# Understanding partitions

To allow every executor to perform work in parallel, Spark breaks up the data into chunks called
partitions. A partition is a collection of rows that sit on one physical machine in your cluster. A
DataFrame’s partitions represent how the data is physically distributed across the cluster of
machines during execution. If you have one partition, Spark will have a parallelism of only one,
even if you have thousands of executors. If you have many partitions but only one executor,
Spark will still have a parallelism of only one because there is only one computation resource. [SDG]


Clusters will not be fully utilized unless you set the level of parallelism for each operation high enough. The general recommendation for Spark is to have 4x of partitions to the number of cores in cluster available for application, and for upper bound — the task should take 100ms+ time to execute. If it is taking less time than your partitioned data is too small and your application might be spending more time in distributing the tasks. [2]

<hr>

In [1]:
from pyspark.sql import SparkSession
spark = SparkSession.builder.getOrCreate()

Using Spark's default log4j profile: org/apache/spark/log4j-defaults.properties
Setting default log level to "WARN".
To adjust logging level use sc.setLogLevel(newLevel).

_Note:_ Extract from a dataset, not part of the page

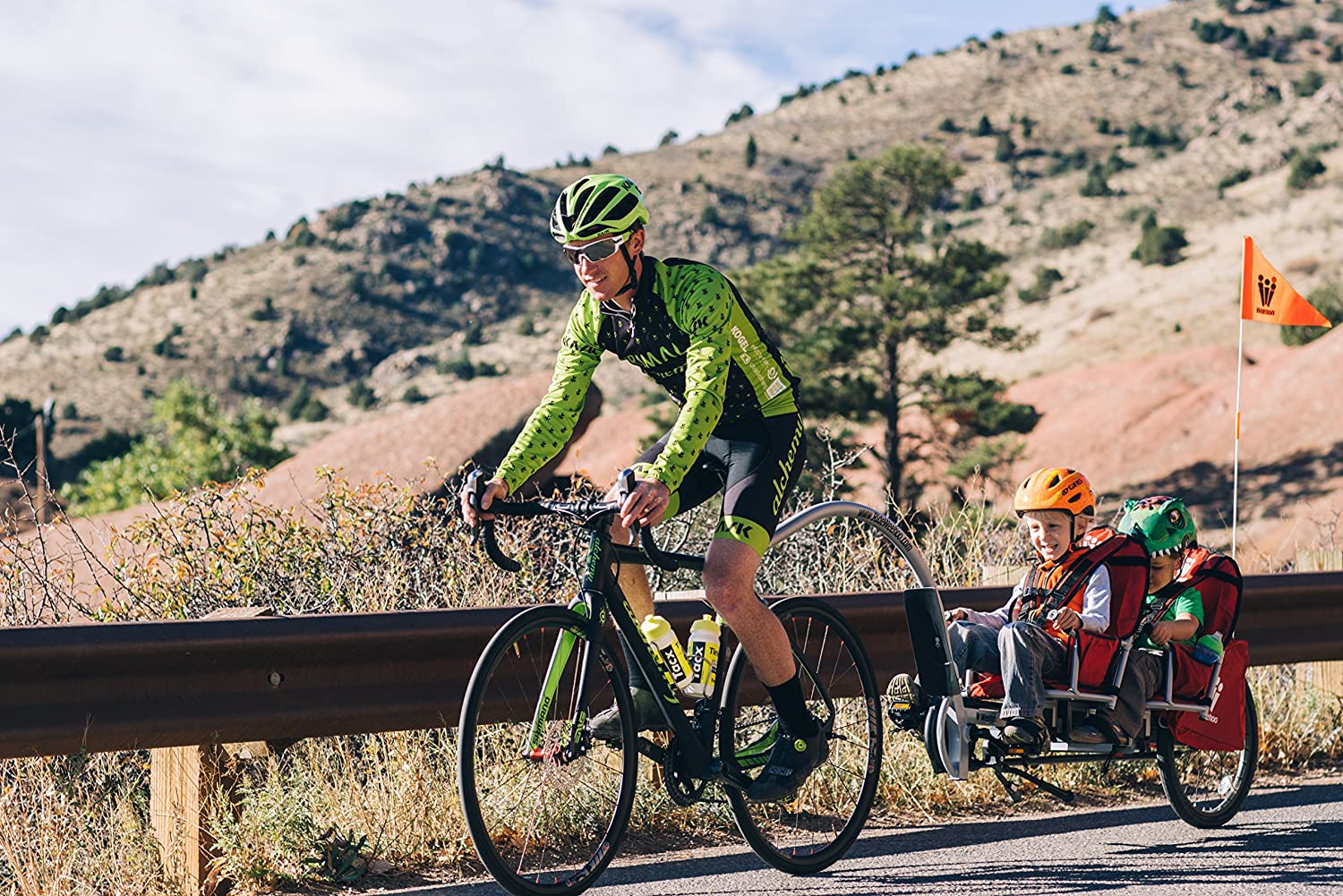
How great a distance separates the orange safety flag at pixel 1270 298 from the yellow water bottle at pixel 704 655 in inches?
194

For SparkR, use setLogLevel(newLevel).
23/02/13 11:09:10 WARN NativeCodeLoader: Unable to load native-hadoop library for your platform... using builtin-java classes where applicable
23/02/13 11:09:11 WARN Utils: Service 'SparkUI' could not bind on port 4040. Attempting port 4041.


In [2]:
df_1m=spark.range(1*1000*1000)

In [3]:
# In standalone mode, numPartitions == num cores in this machine.
df_1m.rdd.getNumPartitions()

8

In [4]:
df_4p=df_1m.repartition(4)
print(f"this df has {df_4p.rdd.getNumPartitions()} partitions")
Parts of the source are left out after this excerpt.